━━━ Exercise text

Firm's focus is growth, CEO tells shareholders

5/10/2006
Ormond
Ormond

Manor Care Inc., the nation's largest nursing-home operator, has "a lot of opportunities to continue to focus on growth," Paul Ormond, chairman and chief executive officer, told about 75 shareholders yesterday at the firm's annual meeting in the auditorium at One SeaGate.

In an interview, he said he is looking for acquisitions but also hopes to add to the company internally through expansions of many of its more than 500 nursing homes, assisted-living projects, and home health care offices in 32 states. Last year, Manor Care, with 60,000 employees, had $3.4 billion in revenue.

The company has four nursing homes under construction and 34 being expanded, he said.

But the CEO said he is mainly interested in acquisitions "in the tens of millions of dollars especially in the hospice and rehab side of the business."

After the 15-minute meeting, Mr. Ormond said one reason the firm's stock has been hitting 52-week highs is that analysts and investors recognize it is coping with Medicare-reimbursement cuts.

The downtown Toledo firm changed its mix of patients toward higher-paying short-term rehabilitation, he said. Its occupancy rate is at a 10-year high, he added.

━━━━━━

Edit the Manor Care article, starting at "After the 15-minute" and ending at "high, he added.", and replace "occupancy rate" with "occupancy level".

━━━ Dataset records

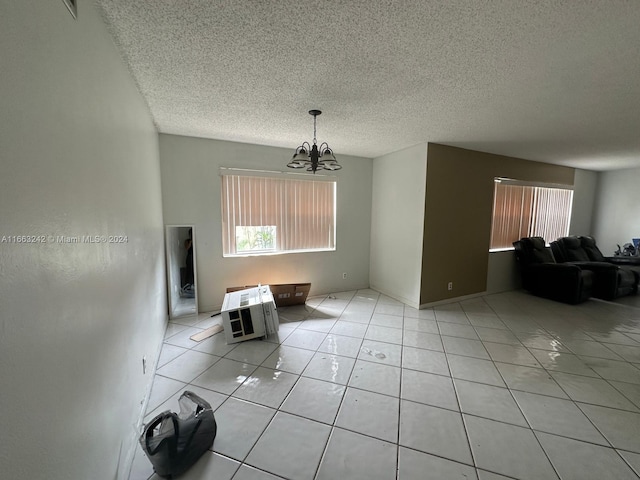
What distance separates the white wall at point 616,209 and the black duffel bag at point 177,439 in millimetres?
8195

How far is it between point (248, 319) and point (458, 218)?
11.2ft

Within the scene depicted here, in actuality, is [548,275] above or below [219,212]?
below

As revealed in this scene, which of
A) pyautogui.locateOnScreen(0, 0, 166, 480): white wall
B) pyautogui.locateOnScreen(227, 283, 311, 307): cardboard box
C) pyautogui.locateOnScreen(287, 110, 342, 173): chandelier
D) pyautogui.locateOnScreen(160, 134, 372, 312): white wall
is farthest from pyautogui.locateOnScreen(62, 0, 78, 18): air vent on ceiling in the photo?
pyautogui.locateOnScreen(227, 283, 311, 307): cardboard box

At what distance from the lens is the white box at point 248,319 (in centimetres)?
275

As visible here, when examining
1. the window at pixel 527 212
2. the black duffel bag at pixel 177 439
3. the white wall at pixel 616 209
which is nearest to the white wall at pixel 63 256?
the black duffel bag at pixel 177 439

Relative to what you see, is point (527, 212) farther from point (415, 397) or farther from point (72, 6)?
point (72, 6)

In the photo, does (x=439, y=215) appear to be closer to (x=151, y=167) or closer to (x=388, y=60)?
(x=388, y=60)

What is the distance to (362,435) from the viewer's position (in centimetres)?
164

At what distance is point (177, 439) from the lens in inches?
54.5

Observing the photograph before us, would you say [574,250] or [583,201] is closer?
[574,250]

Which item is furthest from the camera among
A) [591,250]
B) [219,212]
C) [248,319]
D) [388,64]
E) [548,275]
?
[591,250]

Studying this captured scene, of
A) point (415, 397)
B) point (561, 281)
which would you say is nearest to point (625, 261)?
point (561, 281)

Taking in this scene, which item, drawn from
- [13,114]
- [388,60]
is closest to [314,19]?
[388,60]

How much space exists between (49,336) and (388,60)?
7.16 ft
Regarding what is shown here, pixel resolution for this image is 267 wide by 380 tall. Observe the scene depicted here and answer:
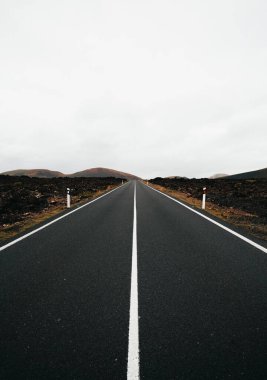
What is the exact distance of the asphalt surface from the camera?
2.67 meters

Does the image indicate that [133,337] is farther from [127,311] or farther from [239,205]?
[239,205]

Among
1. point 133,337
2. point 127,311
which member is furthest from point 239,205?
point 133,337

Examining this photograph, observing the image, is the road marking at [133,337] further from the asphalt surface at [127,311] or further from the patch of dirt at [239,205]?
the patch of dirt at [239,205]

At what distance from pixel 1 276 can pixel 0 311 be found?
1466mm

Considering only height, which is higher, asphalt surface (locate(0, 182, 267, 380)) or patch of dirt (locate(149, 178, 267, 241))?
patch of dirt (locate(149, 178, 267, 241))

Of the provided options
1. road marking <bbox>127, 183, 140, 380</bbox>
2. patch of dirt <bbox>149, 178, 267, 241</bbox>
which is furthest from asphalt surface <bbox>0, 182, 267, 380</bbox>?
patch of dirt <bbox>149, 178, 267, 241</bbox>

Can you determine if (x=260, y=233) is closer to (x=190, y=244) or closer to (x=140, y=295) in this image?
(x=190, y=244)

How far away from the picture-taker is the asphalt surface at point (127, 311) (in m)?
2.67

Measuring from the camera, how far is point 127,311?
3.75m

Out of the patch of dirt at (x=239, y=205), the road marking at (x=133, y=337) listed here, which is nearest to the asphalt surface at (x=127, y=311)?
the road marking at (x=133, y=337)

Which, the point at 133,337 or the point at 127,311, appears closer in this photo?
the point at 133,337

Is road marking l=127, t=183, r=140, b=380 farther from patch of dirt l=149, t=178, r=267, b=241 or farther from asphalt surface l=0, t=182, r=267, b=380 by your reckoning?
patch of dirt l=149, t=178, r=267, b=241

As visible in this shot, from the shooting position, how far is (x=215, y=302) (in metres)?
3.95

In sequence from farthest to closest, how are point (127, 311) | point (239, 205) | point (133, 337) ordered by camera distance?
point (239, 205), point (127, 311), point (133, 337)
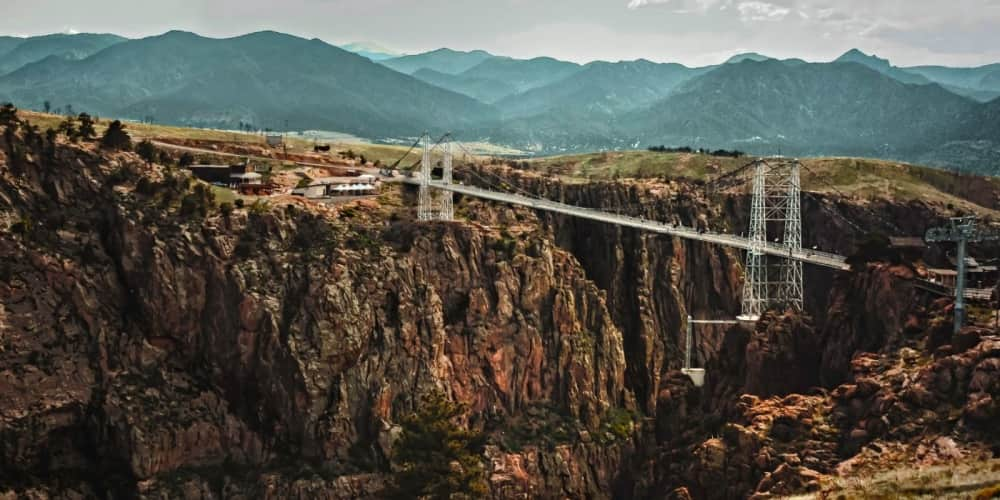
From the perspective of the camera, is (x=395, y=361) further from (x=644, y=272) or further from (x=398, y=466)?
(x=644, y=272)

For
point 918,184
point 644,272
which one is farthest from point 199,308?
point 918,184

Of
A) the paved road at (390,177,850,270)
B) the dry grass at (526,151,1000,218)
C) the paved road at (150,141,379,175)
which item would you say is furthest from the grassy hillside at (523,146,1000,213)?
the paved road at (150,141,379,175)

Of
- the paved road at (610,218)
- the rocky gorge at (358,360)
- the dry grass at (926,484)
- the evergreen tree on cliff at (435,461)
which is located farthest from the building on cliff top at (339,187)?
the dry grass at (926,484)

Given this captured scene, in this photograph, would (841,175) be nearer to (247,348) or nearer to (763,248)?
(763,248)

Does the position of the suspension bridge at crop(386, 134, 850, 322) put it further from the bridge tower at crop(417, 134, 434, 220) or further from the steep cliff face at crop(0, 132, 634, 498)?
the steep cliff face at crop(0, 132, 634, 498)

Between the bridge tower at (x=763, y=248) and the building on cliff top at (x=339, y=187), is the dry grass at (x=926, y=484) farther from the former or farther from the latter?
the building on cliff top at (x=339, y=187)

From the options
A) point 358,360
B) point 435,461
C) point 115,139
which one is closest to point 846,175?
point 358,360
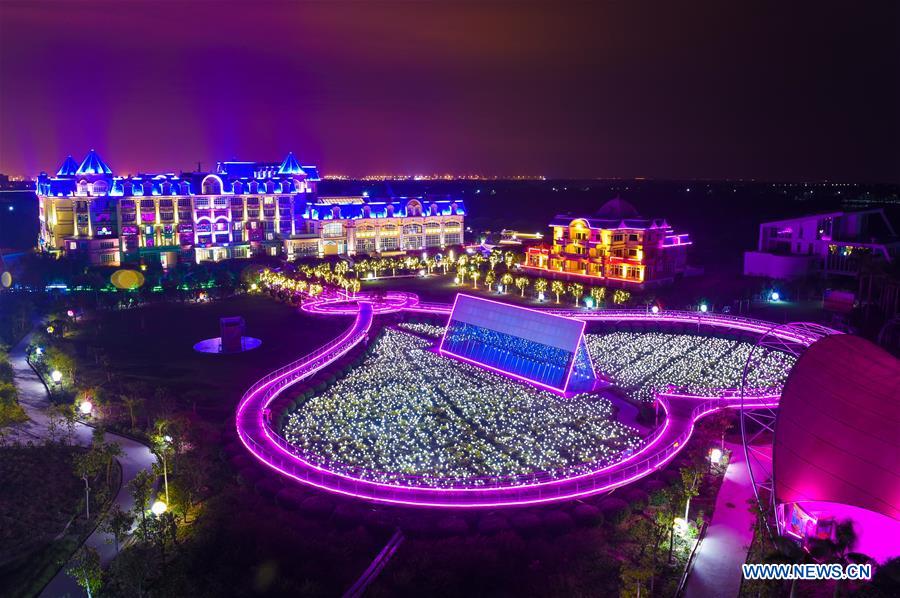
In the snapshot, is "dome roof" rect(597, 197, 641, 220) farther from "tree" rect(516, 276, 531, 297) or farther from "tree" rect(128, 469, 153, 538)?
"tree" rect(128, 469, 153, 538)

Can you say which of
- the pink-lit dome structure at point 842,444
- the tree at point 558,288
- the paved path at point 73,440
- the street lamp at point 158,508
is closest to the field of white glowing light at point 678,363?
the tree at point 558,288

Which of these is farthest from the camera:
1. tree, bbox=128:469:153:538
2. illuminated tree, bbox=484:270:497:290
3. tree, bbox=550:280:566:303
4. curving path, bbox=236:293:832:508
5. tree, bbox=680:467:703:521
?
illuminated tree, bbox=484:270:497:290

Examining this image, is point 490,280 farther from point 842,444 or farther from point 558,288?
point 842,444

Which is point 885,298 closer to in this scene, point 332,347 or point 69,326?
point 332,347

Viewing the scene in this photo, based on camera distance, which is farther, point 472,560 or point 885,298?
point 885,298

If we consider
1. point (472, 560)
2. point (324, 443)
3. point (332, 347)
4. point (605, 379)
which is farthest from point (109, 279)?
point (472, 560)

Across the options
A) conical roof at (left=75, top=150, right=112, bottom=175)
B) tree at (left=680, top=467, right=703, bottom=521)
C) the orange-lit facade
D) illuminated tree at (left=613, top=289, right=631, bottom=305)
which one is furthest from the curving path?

━━━━━━

(Solution for this exercise)
After the 15-minute meeting, Mr. Ormond said one reason the firm's stock has been hitting 52-week highs is that analysts and investors recognize it is coping with Medicare-reimbursement cuts.

The downtown Toledo firm changed its mix of patients toward higher-paying short-term rehabilitation, he said. Its occupancy level is at a 10-year high, he added.